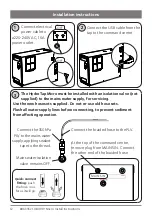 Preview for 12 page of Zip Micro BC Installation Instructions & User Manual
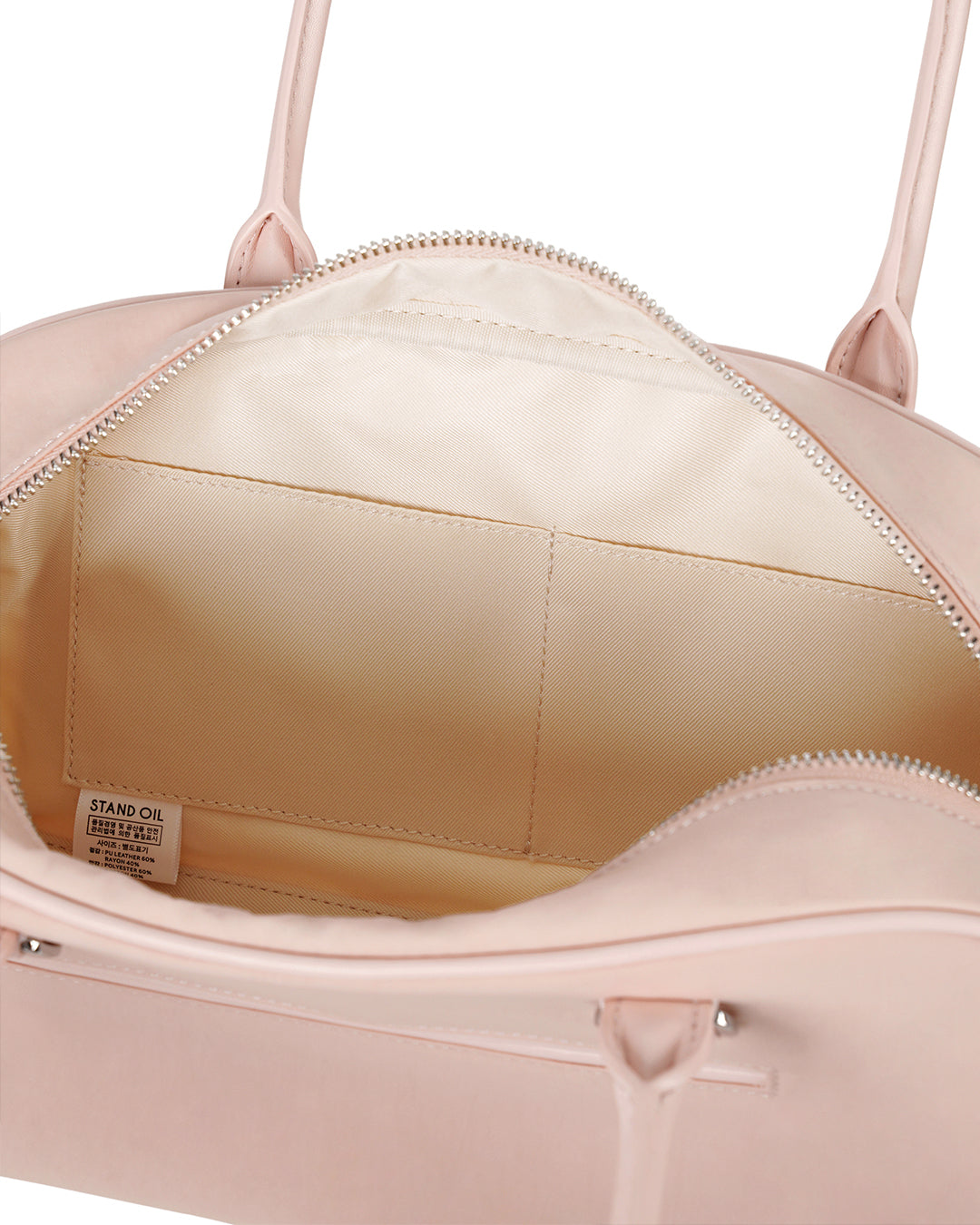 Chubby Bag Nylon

* * *

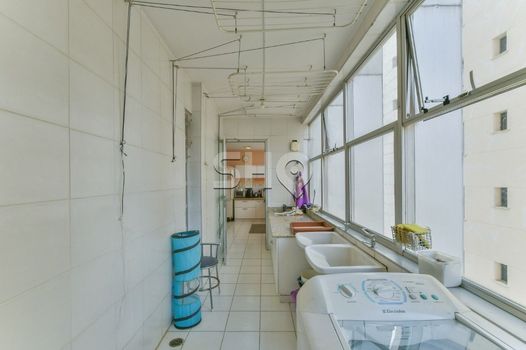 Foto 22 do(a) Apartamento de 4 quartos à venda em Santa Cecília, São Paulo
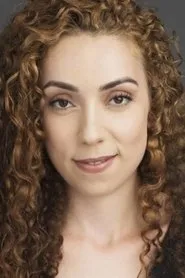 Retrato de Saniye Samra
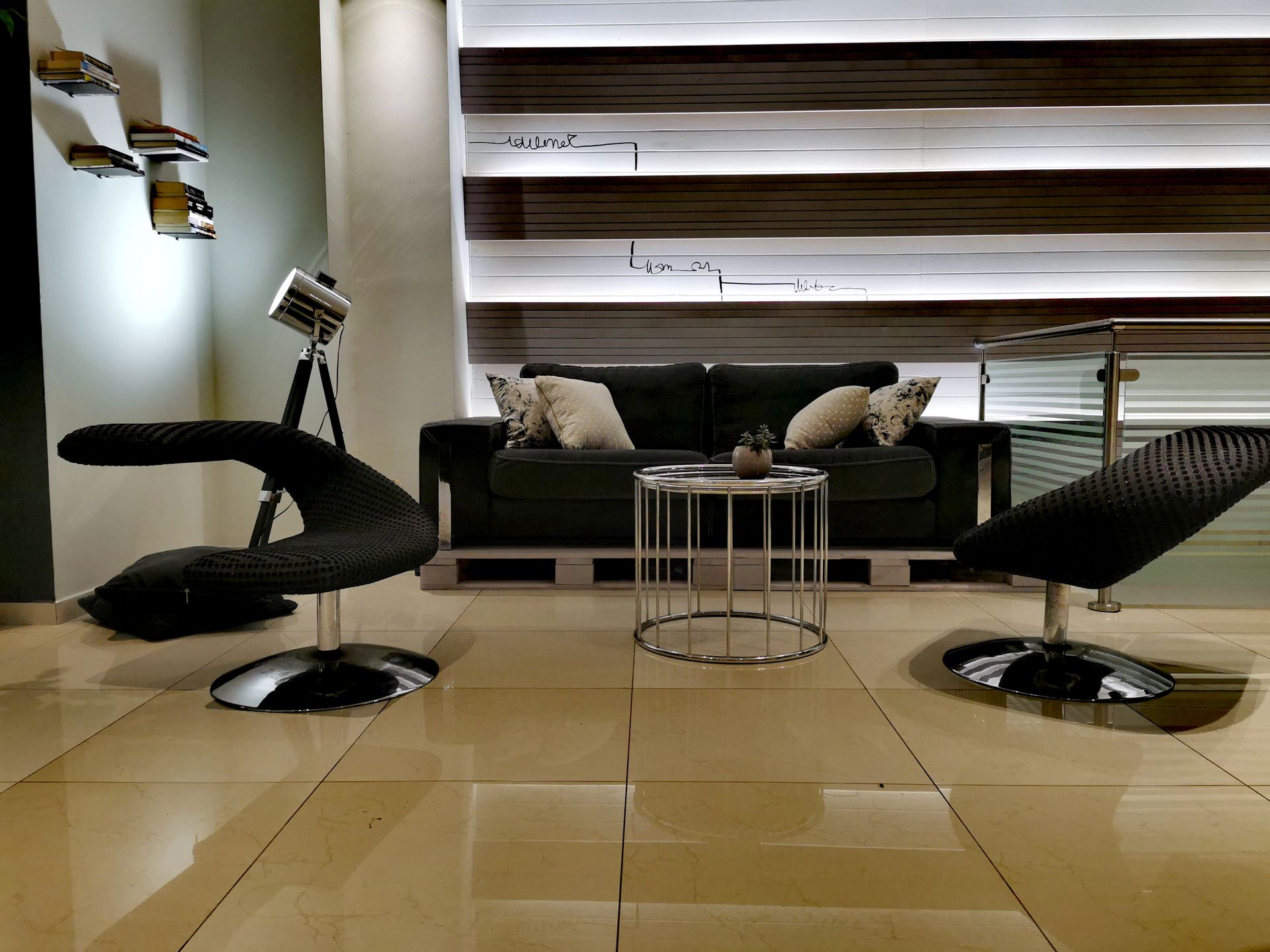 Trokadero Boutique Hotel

■ WHAT YOU ARE ASKED TO DO: Render the data between the lines holding "Preview for 12" and "Chubby Bag Nylon", inclusive, as a Markdown table with the columns No. and Text, skipping any blank lines and leaving the pictures out.

■ REPLY:
| No. | Text |
|---|---|
| 1 |  Preview for 12 page of Zip Micro BC Installation Instructions & User Manual |
| 2 |  Chubby Bag Nylon |